A mecânica dos tecidos pode ser estudada diretamente in vivo com a disponibilidade de novas ferramentas9, no entanto, para obter uma imagem completa subjacente aos processos físicos, as propriedades intrínsecas do material dos tecidos precisam ser estudadas simultaneamente. O protocolo descrito aqui fornece uma abordagem simples para preparar somitos únicos, cujas propriedades físicas das escalas celulares e teciduais podem ser estudadas isoladamente do embrião. Embora existam vários protocolos para preparar explantes em estágios de desenvolvimento semelhantes 10,11,12,13,14, até onde sabemos, este é o primeiro protocolo que descreve o isolamento de somites únicos. O protocolo é simples de implementar e requer apenas equipamentos básicos disponíveis na maioria dos laboratórios de peixe-zebra que trabalham com embriões.
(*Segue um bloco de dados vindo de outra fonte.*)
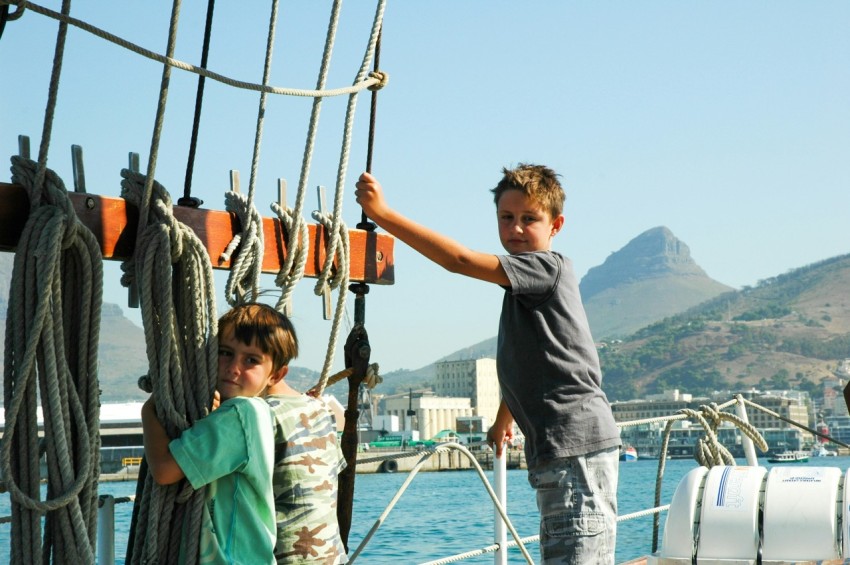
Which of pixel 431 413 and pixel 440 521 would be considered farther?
pixel 431 413

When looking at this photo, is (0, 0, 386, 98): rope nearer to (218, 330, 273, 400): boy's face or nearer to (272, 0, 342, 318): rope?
(272, 0, 342, 318): rope

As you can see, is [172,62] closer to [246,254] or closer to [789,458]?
[246,254]

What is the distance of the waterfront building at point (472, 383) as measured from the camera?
141m

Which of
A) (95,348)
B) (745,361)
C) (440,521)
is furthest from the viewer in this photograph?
(745,361)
Para ajudar a desvendar o papel da mecânica na formação morfológica de somitos, um método é desenvolvido para cultivar explante de somitos únicos a partir de embriões de peixe-zebra, que pode ser usado para sondar as propriedades intrínsecas do material dos somitos.

Protocolo

Este protocolo envolve o uso de embriões de vertebrados vivos com menos de 1 dia após a fertilização. Todos os experimentos foram realizados usando embriões derivados de adultos que acasalaram livremente e, portanto, estão cobertos pela licença geral de experimentos com animais da EPFL concedida pelo Service de la Consommation et des Affaires Vétérinaires do cantão de Vaud - Suíça (número de autorização VD-H23).

1. Antes da dissecação

  1. Obtenha embriões de um cruzamento de linhagens transgênicas heterozigóticas de interesse. Para explantar dois a três somitos, normalmente são necessários apenas alguns embriões. Neste protocolo, um embrião foi utilizado para explante de um somito.
  2. Prepare 1x tampão E3 de dois estoques 50x: o estoque 1 contém 0,458 mM Na2HPO4, 0,042 mM KH2PO4, 4,084 mM NaCl, 0,128 mM KCl e o estoque 2 contém 0,33 mM CaCl2, 0,33 mM MgSO4. Prepare 500 mL de 1x tampão E3 misturando 480 mL de água destilada com 10 mL cada um dos dois estoques 50x.
  3. Se dissecar no mesmo dia, levantar embriões em 25 mL de meio E3 em uma placa de Petri a 33 ° C até o estágio de três somitos. Se dissecar na manhã seguinte, criar embriões em meio E3 a 28 ° C até o estágio de escudo antes de transferir para 19 ° C para incubação durante a noite.
  4. Para identificar o estágio de blindagem ou os diferentes estágios de somito, use um estereomicroscópio de laboratório padrão com uma faixa de ampliação ajustável de aproximadamente 0,67x a 4,5x.
  5. Montar ferramentas e reagentes necessários para a dissecação.
    1. Meio L-15 da Alíquota Leibovitz em tubos de 50 mL e guardar na geladeira. Recomendamos usar a mesma alíquota da geladeira por no máximo duas rodadas.
    2. Preparar 50 ml de agarose a 2% em meio L-15 com um agitador magnético e manter a temperatura a 85 °C. Depois de dissolvida, armazene a solução em temperatura ambiente.
    3. Preparar 25 ml de agarose a 2% de baixo ponto de fusão em meio L-15 utilizando um agitador magnético e mantendo a temperatura a 85 °C. Uma vez dissolvido, alíquota da solução em tubos de 1,5 ml e conservar a 4 °C. Isso será usado para preparar a câmara de imagem.
    4. Despeje a agarose a 2% derretida em uma placa de Petri de 20 mm até que um terço da profundidade da placa seja preenchida e deixe a solução de agarose solidificar. As dissecções serão realizadas nessas placas de Petri. Preparar as placas de Petri com cobertura de agarose com bastante antecedência e conservar a 4 °C.
    5. Monte as seguintes ferramentas: pipeta Pasteur para transferência de embriões, um par de pinças para descorionar embriões, um par de pinças finas para remoção de pele de embriões, uma micro faca para fazer incisões em embriões, pipeta de vidro polido a fogo para transferir explantes para a câmara de imagem.
    6. Esterilize a pipeta de vidro em etanol 100% por 15 min e enxágue duas vezes pipetando 5 mL de meio L-15 para cima e para baixo.
    7. Prepare uma ferramenta de cílios colando um cílio ou cabelo da sobrancelha em um capilar de vidro.
  6. Use um estereoscópio fluorescente com uma faixa de ampliação ajustável de aproximadamente 0,63x a 6,3x e filtros GFP e RFP padrão para classificar embriões transgênicos positivos e transferir para uma placa de Petri separada com meio E3.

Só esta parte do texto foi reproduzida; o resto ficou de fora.